Introduction
The SDGs, or Sustainable Development Goals, are a set of global objectives adopted by the United Nations in 2015. They are designed to address various social, economic, and environmental challenges faced by the world today, aiming for a more sustainable future by 2030. There are 17 goals in total, covering a wide range of issues including poverty, inequality, climate change, environmental degradation, peace, and justice. Each goal has specific targets to achieve, providing a framework for governments, businesses, and civil society to work towards sustainable development on a global scale.This report focus on SDGs 8: "Decent Work and Economic Growth." Its aim is to promote sustained, inclusive, and sustainable economic growth, full and productive employment, and decent work for all.
Data Collection
For this report, we collected data from Pordata on the inflation rate, GDP per capita, and investment share spanning from 2000 to 2022.
Methodology
Data Processing
Data Cleaning: The first step in processing data is to clean it by removing any missing or inconsistent values. This ensures that the data is accurate and reliable for analysis.
Feature Selection: Feature selection is the process of selecting the most relevant features or indicators from the data that are relevant to the SDG indicator being analyzed.
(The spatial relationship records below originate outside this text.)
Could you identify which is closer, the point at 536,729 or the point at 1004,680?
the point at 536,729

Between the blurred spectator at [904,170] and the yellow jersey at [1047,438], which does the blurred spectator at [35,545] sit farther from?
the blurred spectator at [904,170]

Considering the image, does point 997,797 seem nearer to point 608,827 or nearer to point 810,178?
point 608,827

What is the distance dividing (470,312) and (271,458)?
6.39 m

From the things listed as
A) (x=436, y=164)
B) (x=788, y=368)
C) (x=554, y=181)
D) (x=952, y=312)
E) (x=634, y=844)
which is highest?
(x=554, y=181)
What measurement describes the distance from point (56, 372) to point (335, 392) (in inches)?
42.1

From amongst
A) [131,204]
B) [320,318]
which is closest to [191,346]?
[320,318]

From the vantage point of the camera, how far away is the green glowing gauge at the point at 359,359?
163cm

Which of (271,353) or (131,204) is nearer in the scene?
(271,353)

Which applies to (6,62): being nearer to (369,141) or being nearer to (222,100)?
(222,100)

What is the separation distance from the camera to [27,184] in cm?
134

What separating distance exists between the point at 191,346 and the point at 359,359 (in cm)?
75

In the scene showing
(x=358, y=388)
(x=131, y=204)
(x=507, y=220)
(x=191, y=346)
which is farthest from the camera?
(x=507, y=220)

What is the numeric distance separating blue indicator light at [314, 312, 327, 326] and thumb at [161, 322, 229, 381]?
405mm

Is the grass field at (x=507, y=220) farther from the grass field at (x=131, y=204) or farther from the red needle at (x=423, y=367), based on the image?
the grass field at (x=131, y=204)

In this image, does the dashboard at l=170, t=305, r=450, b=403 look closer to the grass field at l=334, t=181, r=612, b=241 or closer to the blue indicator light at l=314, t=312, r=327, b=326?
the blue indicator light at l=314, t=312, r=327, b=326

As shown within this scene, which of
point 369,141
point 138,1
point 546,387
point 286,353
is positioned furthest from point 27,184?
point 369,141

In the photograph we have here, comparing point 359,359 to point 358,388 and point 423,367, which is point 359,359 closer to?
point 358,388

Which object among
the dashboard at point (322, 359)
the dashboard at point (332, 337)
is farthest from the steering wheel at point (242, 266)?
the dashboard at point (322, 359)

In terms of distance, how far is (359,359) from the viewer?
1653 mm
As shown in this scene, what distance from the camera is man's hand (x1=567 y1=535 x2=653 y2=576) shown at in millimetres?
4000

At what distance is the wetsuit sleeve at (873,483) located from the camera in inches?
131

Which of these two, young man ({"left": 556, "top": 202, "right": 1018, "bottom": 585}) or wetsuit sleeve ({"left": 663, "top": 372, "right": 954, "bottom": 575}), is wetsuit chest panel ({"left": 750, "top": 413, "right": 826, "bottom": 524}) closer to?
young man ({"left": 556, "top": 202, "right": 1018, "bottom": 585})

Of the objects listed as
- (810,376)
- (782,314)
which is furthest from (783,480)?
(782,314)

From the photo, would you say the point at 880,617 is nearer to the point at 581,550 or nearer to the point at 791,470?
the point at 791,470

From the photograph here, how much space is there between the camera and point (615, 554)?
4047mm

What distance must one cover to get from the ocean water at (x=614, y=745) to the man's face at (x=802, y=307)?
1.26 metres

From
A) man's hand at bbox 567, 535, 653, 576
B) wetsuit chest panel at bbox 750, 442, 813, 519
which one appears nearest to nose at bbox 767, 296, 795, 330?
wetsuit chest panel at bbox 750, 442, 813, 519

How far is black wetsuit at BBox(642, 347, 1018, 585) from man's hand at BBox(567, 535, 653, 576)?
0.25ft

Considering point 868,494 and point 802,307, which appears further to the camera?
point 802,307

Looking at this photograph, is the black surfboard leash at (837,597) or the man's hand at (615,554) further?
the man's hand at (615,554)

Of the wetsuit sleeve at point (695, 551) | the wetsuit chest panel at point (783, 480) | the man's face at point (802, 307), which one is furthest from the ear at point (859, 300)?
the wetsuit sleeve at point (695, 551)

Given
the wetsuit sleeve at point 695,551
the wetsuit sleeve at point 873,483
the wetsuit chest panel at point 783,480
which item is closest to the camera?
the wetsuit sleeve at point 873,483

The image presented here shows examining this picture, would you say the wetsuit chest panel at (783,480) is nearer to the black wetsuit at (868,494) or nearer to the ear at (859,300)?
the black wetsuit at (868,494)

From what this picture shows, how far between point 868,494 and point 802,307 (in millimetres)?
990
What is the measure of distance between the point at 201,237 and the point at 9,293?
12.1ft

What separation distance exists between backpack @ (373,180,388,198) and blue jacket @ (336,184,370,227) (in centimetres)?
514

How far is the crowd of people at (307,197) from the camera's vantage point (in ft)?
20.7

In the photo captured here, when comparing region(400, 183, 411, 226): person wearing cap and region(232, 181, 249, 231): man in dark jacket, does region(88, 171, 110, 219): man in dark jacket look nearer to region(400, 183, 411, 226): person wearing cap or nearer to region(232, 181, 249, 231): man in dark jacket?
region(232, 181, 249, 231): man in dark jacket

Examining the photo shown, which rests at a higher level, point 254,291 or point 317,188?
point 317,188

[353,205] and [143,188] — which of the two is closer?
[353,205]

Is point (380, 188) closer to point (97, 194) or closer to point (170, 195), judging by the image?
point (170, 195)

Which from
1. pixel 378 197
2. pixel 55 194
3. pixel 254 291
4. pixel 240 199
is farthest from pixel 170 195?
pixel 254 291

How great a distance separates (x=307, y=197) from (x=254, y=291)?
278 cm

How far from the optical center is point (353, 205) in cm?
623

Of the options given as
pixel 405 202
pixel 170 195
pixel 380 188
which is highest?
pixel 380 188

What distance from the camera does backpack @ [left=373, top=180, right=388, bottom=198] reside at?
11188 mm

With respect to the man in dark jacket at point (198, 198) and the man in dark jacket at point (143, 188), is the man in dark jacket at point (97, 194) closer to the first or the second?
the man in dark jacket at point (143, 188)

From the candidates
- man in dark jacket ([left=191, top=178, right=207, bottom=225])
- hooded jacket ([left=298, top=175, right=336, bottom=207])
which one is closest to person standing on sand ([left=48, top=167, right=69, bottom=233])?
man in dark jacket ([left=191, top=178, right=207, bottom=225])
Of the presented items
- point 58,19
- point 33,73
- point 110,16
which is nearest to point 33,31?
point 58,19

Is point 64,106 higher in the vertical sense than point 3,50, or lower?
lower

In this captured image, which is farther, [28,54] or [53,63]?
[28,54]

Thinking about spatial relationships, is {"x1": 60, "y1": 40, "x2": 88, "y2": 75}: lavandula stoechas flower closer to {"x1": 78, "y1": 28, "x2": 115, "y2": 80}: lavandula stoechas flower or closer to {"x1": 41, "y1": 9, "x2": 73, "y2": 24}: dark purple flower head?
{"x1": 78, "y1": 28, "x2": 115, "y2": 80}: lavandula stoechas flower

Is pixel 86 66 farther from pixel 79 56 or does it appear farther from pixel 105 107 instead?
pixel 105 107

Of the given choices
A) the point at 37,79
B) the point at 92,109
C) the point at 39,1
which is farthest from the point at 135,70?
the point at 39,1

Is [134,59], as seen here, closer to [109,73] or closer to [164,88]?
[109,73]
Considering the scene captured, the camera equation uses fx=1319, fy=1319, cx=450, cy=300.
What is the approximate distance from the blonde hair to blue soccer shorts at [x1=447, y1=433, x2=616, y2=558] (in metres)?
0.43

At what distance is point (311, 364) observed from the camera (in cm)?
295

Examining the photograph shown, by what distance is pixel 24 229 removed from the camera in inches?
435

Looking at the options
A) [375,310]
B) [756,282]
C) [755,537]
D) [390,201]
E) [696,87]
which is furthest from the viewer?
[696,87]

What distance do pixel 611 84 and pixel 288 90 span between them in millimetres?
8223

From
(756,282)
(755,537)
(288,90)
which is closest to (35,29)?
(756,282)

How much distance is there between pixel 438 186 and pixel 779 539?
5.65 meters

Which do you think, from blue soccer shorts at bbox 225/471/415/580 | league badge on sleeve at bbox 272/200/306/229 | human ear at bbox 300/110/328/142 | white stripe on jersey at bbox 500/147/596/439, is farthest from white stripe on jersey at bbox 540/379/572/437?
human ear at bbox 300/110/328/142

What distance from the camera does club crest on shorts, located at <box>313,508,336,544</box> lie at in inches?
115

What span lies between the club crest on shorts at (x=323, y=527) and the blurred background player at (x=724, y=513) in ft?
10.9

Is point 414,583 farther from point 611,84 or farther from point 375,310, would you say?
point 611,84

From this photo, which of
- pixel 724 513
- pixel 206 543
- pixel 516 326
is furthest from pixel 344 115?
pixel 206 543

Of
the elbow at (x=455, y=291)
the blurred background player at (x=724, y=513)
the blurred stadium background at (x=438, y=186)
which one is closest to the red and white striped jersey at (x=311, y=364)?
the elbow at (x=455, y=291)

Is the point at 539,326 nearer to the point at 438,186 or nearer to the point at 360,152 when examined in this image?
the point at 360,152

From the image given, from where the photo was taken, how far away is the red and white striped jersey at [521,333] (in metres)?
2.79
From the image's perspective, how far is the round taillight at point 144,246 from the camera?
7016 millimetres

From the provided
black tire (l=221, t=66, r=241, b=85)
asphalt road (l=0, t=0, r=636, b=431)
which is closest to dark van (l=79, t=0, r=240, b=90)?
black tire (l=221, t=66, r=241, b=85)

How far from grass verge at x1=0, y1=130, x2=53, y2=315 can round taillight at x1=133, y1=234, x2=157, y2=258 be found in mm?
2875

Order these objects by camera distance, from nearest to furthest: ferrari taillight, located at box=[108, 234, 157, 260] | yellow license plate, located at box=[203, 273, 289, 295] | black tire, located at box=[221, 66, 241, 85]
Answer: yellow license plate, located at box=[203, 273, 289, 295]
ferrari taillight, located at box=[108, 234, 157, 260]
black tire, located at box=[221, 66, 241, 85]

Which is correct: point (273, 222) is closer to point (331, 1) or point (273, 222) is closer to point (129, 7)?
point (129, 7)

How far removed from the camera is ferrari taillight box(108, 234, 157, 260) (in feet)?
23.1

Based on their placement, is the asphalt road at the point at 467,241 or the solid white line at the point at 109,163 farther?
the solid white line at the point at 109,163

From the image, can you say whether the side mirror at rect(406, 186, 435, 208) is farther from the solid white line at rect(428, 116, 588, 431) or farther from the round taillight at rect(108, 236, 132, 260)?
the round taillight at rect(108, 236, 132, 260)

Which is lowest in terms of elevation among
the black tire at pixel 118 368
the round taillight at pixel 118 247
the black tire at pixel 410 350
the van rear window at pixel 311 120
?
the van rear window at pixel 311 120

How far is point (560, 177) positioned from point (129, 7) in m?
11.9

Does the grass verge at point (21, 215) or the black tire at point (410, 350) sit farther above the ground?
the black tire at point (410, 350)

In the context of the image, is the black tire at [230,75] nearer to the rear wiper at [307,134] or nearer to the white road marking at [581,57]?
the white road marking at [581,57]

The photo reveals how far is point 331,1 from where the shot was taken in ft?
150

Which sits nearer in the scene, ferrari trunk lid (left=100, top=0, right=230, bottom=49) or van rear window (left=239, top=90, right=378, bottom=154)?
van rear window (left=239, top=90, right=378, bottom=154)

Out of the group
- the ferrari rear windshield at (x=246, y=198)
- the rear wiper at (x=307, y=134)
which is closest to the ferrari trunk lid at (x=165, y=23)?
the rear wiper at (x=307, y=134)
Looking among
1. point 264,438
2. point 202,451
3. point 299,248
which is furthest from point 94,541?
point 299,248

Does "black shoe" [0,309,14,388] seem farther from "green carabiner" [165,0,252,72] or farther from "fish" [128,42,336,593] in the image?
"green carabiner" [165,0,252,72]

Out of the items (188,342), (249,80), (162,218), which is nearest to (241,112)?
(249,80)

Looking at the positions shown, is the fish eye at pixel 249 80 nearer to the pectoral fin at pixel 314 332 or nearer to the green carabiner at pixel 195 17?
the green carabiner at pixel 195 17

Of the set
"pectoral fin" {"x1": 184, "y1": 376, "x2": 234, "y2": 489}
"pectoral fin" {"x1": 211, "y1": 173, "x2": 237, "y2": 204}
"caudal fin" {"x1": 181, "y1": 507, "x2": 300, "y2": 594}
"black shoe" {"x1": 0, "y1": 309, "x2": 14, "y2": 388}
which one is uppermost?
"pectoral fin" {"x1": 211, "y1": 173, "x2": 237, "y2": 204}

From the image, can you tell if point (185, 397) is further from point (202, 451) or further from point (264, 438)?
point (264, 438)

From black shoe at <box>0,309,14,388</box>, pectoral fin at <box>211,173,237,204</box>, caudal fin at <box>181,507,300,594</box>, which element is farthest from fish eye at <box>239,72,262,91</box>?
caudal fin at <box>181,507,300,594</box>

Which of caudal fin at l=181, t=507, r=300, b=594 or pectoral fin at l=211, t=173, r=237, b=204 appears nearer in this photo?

This step helps to reduce the dimensionality of the data and improve the performance of machine learning models.
Machine Learning Models
Machine learning models including Linear Regression, Random Forest Regression, and Support Vector Regression (SVR) were implemented using R.
Linear Regression: Linear regression is a simple and widely used machine learning model that predicts the target variable based on a linear combination of the input features.
Random Forest Regression: Random forest regression is an ensemble method that combines multiple decision trees to improve the accuracy and robustness of the model.
Support Vector Regression (SVR): SVR is a type of regression model that uses a kernel function to map the data into a higher-dimensional space where it is easier to separate the classes.
Evaluation Metrics
Evaluation metrics such as Mean Absolute Error (MAE), Mean Squared Error (MSE), and R-squared (R²) were chosen because they are standard measures widely used for evaluating regression models.
Mean Absolute Error (MAE): MAE provides the average magnitude of the errors in a set of predictions, giving a straightforward interpretation of prediction accuracy.
Mean Squared Error (MSE): MSE squares the errors, which emphasizes larger errors more than MAE. It's useful for understanding the average squared deviation between predicted and actual values.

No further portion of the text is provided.